DATA FOR PROCESSING -

━━━━━━━━━━━━━━━━━━━━

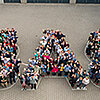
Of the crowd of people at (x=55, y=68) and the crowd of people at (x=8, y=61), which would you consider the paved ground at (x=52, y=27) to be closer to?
the crowd of people at (x=55, y=68)

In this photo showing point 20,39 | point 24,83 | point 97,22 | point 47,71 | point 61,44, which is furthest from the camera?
point 97,22

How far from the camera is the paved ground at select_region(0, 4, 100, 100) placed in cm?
1162

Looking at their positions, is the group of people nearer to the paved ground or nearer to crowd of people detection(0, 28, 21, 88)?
the paved ground

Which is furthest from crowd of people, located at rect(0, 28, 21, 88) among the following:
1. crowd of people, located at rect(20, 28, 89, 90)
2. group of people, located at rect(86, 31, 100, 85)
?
group of people, located at rect(86, 31, 100, 85)

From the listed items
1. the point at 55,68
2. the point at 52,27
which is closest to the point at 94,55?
the point at 55,68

━━━━━━━━━━━━━━━━━━━━

WHAT THE TASK REQUIRES -
Reproduce verbatim the lines of the listing, starting with the line that contains "Looking at their" and continuing through the end of the listing.

COMPLETE RESPONSE -
Looking at their positions, is the group of people nearer to the paved ground or nearer to crowd of people detection(0, 28, 21, 88)?
the paved ground

Which is furthest from crowd of people, located at rect(0, 28, 21, 88) among the following:
1. crowd of people, located at rect(20, 28, 89, 90)
2. group of people, located at rect(86, 31, 100, 85)
?
group of people, located at rect(86, 31, 100, 85)

From the listed items
1. the point at 55,68
2. the point at 52,27
which is closest to the point at 94,55?
the point at 55,68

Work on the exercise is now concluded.